EXERCISE OBJECTIVE =>
In the data below, which lines contain "Giraffa"? List them by copying each one.

DATA SHOWN Block Start

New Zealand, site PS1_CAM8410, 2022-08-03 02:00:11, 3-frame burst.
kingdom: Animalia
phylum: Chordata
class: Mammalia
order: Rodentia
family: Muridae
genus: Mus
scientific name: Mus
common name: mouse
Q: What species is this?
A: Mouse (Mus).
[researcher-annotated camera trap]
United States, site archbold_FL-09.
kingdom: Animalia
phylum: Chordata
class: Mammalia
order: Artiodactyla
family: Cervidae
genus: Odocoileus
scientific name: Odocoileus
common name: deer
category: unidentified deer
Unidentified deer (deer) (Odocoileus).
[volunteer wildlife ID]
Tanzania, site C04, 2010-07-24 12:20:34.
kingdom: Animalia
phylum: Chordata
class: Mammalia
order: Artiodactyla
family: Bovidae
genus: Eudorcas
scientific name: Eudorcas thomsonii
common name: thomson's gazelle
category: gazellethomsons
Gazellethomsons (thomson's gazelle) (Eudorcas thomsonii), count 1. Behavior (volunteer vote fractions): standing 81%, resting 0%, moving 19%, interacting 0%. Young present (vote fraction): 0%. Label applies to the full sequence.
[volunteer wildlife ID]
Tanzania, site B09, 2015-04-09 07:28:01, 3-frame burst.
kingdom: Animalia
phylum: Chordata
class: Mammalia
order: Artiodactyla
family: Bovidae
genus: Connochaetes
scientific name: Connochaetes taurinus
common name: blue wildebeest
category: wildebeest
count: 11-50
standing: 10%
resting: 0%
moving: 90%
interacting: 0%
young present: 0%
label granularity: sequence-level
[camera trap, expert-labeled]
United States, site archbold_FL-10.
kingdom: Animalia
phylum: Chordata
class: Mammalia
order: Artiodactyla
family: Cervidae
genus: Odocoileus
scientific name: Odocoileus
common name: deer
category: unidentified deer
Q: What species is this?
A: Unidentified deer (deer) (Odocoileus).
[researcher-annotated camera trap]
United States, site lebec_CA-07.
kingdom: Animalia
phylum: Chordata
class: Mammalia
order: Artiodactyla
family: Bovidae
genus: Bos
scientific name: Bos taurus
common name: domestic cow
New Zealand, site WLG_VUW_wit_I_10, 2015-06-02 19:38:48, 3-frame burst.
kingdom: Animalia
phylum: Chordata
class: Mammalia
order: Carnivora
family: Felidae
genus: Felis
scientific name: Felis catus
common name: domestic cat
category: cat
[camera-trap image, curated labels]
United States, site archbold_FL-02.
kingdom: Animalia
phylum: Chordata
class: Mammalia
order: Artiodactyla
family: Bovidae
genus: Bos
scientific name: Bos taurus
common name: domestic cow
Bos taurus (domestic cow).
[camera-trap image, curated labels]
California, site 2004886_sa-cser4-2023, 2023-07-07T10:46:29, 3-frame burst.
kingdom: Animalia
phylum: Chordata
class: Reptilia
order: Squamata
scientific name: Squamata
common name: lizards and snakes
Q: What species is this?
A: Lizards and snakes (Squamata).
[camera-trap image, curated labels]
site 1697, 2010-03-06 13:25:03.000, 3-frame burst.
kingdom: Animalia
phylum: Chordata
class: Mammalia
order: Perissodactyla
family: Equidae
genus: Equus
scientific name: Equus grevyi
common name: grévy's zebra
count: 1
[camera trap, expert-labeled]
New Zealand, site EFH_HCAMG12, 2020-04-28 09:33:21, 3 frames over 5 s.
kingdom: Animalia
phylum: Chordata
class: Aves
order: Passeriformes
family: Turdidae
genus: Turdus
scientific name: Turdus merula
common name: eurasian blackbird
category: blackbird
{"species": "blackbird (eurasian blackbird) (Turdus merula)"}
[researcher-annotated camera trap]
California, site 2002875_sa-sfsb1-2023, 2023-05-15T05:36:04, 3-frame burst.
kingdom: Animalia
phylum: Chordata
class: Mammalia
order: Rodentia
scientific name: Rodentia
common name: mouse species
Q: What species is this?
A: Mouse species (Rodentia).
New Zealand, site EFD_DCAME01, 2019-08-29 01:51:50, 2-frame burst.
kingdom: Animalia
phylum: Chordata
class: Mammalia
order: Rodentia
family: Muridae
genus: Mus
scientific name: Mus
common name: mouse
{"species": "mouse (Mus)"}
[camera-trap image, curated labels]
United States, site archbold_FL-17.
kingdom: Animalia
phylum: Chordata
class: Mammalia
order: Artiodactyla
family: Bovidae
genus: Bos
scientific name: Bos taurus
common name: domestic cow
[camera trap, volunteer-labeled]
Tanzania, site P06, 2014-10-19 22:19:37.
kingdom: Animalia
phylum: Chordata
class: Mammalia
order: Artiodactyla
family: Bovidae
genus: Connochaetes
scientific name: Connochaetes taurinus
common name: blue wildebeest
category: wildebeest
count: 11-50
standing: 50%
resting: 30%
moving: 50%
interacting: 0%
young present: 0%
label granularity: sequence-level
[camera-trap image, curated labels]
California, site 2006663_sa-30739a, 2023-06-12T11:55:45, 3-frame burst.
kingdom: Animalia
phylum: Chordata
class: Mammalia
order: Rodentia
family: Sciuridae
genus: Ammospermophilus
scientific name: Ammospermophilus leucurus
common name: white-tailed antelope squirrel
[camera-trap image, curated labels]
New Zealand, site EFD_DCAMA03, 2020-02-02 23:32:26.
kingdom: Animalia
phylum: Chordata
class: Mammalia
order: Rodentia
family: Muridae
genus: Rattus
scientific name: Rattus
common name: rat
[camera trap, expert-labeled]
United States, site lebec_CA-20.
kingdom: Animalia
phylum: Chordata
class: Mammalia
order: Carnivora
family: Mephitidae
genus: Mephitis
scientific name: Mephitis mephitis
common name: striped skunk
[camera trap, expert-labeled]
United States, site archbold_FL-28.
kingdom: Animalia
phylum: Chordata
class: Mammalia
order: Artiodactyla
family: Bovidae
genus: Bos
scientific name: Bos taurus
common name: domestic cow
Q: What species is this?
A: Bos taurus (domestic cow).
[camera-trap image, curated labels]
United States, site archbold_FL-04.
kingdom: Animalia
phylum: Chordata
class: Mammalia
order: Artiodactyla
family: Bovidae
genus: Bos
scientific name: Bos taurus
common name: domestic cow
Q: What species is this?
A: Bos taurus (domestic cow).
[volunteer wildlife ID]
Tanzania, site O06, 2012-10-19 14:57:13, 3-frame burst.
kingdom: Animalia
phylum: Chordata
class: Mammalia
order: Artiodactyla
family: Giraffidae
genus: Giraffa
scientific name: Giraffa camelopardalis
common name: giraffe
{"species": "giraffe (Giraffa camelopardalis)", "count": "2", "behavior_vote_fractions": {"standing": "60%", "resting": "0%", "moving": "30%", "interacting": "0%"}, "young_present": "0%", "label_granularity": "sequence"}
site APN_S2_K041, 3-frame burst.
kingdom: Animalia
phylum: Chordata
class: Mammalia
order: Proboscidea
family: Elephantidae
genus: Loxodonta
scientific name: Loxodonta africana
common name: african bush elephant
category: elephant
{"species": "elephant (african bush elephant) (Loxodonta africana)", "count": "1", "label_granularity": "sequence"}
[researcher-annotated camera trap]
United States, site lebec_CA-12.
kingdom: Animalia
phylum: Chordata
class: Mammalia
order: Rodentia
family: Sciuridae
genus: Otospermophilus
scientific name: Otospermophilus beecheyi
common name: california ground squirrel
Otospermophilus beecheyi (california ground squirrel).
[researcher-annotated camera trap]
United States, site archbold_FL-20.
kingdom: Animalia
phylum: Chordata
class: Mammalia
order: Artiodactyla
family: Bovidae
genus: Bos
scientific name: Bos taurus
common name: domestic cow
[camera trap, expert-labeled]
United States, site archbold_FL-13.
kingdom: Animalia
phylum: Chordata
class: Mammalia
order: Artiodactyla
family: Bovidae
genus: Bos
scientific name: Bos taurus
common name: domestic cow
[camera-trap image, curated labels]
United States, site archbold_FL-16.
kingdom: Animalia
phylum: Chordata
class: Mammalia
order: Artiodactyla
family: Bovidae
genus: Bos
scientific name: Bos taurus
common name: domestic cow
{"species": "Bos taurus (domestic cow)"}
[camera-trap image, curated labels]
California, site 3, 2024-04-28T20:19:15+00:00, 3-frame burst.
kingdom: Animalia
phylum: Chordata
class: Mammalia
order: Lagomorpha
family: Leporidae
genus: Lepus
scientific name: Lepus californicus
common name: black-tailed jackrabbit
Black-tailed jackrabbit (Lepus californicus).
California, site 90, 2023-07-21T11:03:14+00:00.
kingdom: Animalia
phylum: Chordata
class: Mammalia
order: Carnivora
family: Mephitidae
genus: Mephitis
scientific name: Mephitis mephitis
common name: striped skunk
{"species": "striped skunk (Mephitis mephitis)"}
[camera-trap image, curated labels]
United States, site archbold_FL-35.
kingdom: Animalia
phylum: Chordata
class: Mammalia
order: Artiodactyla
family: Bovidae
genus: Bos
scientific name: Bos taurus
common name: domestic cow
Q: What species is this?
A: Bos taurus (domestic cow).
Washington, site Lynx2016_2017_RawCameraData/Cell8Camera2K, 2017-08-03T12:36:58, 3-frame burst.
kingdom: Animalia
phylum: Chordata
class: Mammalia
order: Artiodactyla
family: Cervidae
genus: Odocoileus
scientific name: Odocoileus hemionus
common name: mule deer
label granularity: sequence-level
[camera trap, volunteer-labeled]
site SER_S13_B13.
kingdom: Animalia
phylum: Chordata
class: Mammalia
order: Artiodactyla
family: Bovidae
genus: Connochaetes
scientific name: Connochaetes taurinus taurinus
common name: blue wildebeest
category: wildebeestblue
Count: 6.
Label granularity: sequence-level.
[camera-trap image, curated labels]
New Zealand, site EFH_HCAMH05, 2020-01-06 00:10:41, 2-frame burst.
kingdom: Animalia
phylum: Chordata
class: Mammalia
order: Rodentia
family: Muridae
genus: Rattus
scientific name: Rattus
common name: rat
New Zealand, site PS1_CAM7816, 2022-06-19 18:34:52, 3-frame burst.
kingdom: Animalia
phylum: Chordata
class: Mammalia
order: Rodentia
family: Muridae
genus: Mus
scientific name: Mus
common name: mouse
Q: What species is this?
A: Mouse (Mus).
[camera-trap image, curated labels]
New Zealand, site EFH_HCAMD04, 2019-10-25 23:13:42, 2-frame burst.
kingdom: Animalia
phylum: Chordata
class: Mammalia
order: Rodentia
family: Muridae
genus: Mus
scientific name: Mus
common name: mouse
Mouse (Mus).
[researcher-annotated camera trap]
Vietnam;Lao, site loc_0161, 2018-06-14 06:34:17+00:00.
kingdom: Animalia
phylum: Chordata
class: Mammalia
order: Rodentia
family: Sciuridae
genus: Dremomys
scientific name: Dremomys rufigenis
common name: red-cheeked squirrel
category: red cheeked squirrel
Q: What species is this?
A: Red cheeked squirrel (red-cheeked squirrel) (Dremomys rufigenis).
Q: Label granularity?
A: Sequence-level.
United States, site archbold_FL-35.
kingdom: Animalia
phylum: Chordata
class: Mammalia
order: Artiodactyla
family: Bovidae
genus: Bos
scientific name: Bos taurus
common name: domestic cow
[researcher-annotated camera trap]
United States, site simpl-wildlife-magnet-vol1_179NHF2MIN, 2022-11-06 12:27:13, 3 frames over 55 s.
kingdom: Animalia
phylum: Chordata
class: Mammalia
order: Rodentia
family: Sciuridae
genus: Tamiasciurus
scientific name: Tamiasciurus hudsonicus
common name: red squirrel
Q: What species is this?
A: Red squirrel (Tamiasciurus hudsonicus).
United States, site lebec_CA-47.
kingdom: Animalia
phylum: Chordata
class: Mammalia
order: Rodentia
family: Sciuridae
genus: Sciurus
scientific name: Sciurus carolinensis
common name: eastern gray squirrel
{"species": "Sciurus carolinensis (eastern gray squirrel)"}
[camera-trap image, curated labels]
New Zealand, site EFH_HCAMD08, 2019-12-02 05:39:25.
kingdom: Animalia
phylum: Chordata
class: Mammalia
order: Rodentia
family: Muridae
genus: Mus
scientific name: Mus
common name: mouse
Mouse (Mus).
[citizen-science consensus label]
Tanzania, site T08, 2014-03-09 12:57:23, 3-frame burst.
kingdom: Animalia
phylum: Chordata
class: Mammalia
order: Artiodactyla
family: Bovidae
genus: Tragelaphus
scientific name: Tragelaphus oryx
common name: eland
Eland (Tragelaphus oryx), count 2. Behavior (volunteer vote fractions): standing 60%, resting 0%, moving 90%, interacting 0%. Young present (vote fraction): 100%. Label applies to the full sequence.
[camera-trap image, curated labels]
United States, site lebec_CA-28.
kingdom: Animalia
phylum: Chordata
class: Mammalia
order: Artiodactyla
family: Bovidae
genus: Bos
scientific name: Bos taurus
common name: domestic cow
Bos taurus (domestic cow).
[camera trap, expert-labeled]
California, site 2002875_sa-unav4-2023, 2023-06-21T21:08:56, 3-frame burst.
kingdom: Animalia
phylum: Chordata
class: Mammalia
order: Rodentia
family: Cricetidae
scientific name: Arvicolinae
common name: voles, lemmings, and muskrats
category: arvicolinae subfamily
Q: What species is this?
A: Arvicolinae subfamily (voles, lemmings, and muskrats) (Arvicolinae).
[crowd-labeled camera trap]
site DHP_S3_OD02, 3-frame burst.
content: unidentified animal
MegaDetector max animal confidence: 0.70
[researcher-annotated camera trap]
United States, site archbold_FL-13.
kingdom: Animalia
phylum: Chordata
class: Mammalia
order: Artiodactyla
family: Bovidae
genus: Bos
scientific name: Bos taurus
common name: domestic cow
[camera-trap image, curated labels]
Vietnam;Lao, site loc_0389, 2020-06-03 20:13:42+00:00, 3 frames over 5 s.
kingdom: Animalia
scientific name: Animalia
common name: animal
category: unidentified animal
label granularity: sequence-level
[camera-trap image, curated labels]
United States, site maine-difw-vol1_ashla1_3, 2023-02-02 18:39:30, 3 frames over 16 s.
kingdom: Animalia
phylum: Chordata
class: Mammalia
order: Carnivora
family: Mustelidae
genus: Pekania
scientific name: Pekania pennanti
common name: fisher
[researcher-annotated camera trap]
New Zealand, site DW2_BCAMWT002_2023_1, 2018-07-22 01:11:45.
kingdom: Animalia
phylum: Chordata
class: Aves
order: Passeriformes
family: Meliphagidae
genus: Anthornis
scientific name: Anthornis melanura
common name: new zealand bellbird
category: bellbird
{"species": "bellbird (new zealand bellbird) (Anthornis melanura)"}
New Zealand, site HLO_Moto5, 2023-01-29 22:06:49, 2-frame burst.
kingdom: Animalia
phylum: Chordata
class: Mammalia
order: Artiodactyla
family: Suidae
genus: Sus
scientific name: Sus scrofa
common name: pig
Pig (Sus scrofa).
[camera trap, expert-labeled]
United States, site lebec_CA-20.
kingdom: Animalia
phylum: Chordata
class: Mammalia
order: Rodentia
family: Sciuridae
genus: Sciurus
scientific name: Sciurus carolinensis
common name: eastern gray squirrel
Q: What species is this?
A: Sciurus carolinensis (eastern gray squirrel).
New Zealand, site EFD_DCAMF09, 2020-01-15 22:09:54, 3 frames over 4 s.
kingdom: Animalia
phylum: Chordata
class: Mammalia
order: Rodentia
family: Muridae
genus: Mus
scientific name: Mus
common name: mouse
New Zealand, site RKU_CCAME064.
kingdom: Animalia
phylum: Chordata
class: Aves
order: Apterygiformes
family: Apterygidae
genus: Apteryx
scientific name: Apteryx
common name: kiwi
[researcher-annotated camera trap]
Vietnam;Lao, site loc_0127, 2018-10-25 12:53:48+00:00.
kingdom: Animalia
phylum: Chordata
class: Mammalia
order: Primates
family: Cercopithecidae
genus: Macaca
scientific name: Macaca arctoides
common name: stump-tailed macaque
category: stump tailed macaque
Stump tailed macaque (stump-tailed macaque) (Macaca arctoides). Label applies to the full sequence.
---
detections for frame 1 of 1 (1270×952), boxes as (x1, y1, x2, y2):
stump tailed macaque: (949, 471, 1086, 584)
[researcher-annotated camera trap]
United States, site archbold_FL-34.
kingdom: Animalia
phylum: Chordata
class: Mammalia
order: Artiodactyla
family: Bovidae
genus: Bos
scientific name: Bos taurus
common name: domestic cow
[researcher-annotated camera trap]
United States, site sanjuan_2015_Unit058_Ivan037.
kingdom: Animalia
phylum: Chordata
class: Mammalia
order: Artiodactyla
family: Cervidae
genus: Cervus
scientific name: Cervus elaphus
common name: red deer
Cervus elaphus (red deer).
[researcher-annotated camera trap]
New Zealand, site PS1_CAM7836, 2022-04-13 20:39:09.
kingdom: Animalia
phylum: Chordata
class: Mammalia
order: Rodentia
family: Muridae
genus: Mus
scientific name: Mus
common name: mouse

DATA SHOWN Block End

TASK RESPONSE =>
genus: Giraffa
scientific name: Giraffa camelopardalis
{"species": "giraffe (Giraffa camelopardalis)", "count": "2", "behavior_vote_fractions": {"standing": "60%", "resting": "0%", "moving": "30%", "interacting": "0%"}, "young_present": "0%", "label_granularity": "sequence"}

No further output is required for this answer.